Building and construction finance is typically harder to obtain than finance just to purchase a completed home.
There’s obviously more risks there for a lender because costs can escalate, blowout, or there can be issues along the way with the construction, therefore, there’s a lot more questions asked. And the criteria through a main bank is a lot harder to satisfy than it is if you were to fund this type of transaction through an alternative non-bank or private lender.
Generally, a construction loan (also referred to as construction finance) is advanced on the basis of progress. So, if you poured your concrete slab for your home, the lender might advance the cost of that slab for you to pay the subcontractor. Then you have your frames up and the lender would review the building, see the progress and advance enough money to pay for the frames. And then on it goes with roof on and advances made, closed in and advances made, and in the internal finishing, of course, and landscaping.

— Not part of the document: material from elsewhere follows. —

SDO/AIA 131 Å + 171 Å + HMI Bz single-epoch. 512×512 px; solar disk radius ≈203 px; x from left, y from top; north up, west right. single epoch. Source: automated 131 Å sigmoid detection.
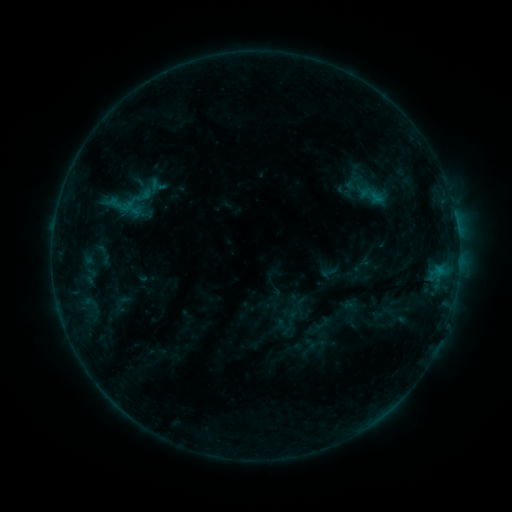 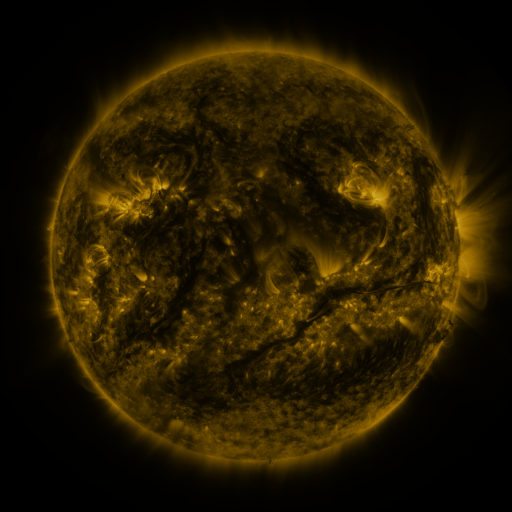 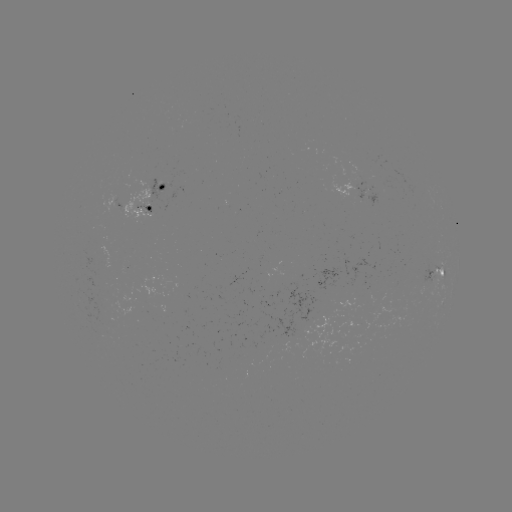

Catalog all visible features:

So, it’s generally a situation where money’s advanced progressively during the course of the construction. The lender would generally require that someone borrowing for that purpose had a reasonable deposit up front, perhaps along the lines of 60 to 70% of the section cost. And then they would have the ability to advance to cover the cost of the building. It is a little harder to obtain.
And again, alternatively, outside of the main banks, the private lenders, non-bank lenders can make that process a little more flexible. And then we would typically get the finished product and then look to secure cheaper funding through a main bank mortgage.